Another advantage that Lamon has, is his ability to throw combinations. He doesn’t merely look for just one punch to try and stop a fighter. Instead, he walks forward, absorbing a few punches, gets close, and then throws multiple combinations until the other fighter flees or folds from the pressure. As soon as his opponent gets some distance, the process starts all over again, with Brewster, again, obsorbing a few punches, before he gets in close and unloads. Without a doubt, it’s an effective style that puts a lot of stress on the opposing fighter.
I’ll be the first to admit that Brewster isn’t be best boxer in the division. It’s not even close, he doesn’t even rank in the top 10 in that department. However, what he lacks in boxing ability, he more that makes up with his sturdy chin, power and heart. Brewster can come back after sustaining vicious punishment, while most fighters simply can’t.
For some reason, Brewster was born with the ability to take punishment that would put a normal man into a coma. With his huge heart and chin, there’s no one in the heavyweight dvision that can take a punch like Brewster. Samuel Peter comes close, but I rule him out because he was mortally hurt by Wladimir in the 12th round, and probably would have been knocked out if Wladimir had put the slightest amount of pressure on him.
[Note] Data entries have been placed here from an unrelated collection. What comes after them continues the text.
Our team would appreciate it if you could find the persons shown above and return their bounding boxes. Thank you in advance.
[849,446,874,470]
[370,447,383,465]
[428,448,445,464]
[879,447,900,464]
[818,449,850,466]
Against the other heavyweight champions, Chris Byrd, John Ruiz and Vitali Klitschko, I see Brewster winning against each of them by knockout. For obvious reasons, Vitali would be the most difficult of the bunch due to his huge size and reach. However, Vitali would actually be an easier fight for Brewster than Wladimir, in my opinion, mainly due to Vitali’s lack of hand speed and foot work. I think Vitali would end of taking a ton of punishment before succumbing to Brewster’s power late in the fight. Vitali is used to being in control of his fights, however, with Brewster, he never stops coming for a second. He would put so much pressure on Vitali, that it would cause him to expend a huge amount of energy just to try and keep Brewster off of him. Brewster wouldn’t allow him to rest and pace himself like he’s grown accustomed to in his fights. Brewster would presure Vitali and throw constant punches, hurting him again and again. If Vitali was a good inside fighter, I would give him a chance in this fight, however, he is mainly a long range fighter, who avoids close contact on the inside. To be honest, Vitali can’t fight backing up, and he would eat left hands all night long before being sent to the canvas late in the fight by one of Brewster’s beautiful left hooks.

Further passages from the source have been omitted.